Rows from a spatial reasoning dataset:
# # # # #

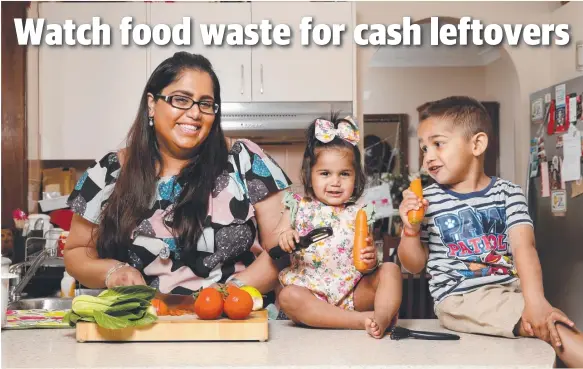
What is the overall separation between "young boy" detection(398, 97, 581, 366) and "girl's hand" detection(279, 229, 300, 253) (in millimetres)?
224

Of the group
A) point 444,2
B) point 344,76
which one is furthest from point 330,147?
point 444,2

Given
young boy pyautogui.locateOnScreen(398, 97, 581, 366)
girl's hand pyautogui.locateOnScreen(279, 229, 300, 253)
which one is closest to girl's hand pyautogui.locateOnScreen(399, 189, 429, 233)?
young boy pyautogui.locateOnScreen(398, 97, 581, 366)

# # # # #

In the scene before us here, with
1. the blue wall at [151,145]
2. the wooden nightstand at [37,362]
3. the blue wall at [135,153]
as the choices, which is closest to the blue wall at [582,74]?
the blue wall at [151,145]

# # # # #

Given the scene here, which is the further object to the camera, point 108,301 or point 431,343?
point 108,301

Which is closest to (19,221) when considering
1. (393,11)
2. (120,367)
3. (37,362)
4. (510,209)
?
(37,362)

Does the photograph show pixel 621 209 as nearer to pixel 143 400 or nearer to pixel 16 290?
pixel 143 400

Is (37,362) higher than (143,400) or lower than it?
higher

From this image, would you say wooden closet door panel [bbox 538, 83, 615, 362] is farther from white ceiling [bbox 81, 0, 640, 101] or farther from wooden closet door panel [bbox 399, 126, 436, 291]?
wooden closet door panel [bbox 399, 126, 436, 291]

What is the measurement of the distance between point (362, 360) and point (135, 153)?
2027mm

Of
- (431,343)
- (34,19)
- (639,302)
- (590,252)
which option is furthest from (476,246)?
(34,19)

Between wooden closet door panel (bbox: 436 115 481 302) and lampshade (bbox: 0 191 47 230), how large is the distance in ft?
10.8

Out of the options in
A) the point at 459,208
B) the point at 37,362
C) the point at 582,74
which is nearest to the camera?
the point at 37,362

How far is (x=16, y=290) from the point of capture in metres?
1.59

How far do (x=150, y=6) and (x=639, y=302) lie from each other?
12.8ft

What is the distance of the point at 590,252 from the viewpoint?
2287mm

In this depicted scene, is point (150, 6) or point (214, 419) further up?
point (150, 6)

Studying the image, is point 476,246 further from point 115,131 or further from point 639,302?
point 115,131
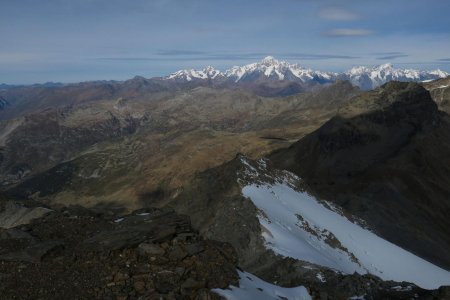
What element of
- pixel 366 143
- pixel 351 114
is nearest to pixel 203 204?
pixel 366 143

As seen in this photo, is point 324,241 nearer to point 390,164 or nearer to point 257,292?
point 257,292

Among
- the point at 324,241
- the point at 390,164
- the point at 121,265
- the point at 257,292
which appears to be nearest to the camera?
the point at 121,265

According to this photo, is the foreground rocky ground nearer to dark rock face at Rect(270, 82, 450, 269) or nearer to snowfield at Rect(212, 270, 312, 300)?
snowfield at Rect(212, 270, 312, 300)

# # # # #

§ Exercise description
Select every line of the data above that contains the string "wooden", treating uppercase and lowercase letters as different.

§ Result for this exercise
2. the wooden nightstand at [37,362]
From this image, would you say wooden closet door panel [bbox 538, 83, 615, 362] is farther from white ceiling [bbox 81, 0, 640, 101] or farther from wooden closet door panel [bbox 399, 126, 436, 291]?
wooden closet door panel [bbox 399, 126, 436, 291]
Between wooden closet door panel (bbox: 436 115 481 302) and lampshade (bbox: 0 191 47 230), how large is the distance in ft?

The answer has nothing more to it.